Risk is the possibility of something bad happening. Risk level is the likelihood of a risk times its impact. Threat is a path to the risk occurring. You can approach each risk in one of these ways:
- avoid it - don’t build or turn off the system if benefits < risk
- transfer it - pay someone else to manage the risk (e.g. SaaS, insurance)
- mitigate it - apply some security measures (controls)
- accept it - if benefits > risk (this should be conscious)
You might need to prove your security to a 3rd party; this is called compliance.
Identity and access management
If an attacker gets credentials all patches and firewalls won’t help. Manage user and program identities (auth) and access rights (authz) in as few places as possible. Have process of removing users that left the company. Make sure that strong passwords and MFA are used.

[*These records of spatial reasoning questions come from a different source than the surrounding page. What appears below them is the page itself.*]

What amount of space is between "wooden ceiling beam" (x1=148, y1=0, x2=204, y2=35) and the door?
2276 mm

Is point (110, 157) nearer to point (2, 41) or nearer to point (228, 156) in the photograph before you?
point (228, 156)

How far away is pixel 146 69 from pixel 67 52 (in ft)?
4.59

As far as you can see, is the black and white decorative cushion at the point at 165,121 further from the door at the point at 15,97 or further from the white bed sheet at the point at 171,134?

Use a password manager (1password) and don’t commit unencrypted passwords or API keys to repositories. Access rights (roles, policies) should follow the least privilege principle.
Detect and remediate security bugs and misconfigurations in application (Sonar[Qube|Cloud], ZaP, trivy) and infrastructure (tfsec) code, systems and networks (Nexpose). Before (SAST, SCA) and after (DAST) deployment. Important point to emphasize here is to make sure that the vulnerabilities found by the scanners are also remediated not only reported. So detect them as soon as possible in the process of developing and deploying code and infrastructure. First handle only the critical ones. Code reviews and penetration testing is helpful but expensive.
You want to know what’s going on and then do something about. Detect threats and security incidents, and respond to them. You do this by first collecting and parsing logs and metrics in a central place. Then you create alerts (a log/metric query with a threshold) and handle them when they get triggered. Find a good balance between too many and too few alerts. Prefer quality over quantity to avoid alert fatigue.
If you can’t talk to a component, you can’t compromise it. Use network policies, ACLs, WAFs, antiDDoS, IDS/IPS, honeypots when it makes sense. Try to create trust boundaries. Anything inside a trust (or security) boundary can trust, at least to some level, anything else inside that boundary but requires verification before trusting anything outside that boundary. Also (almost always) encrypt data in motion using TLS.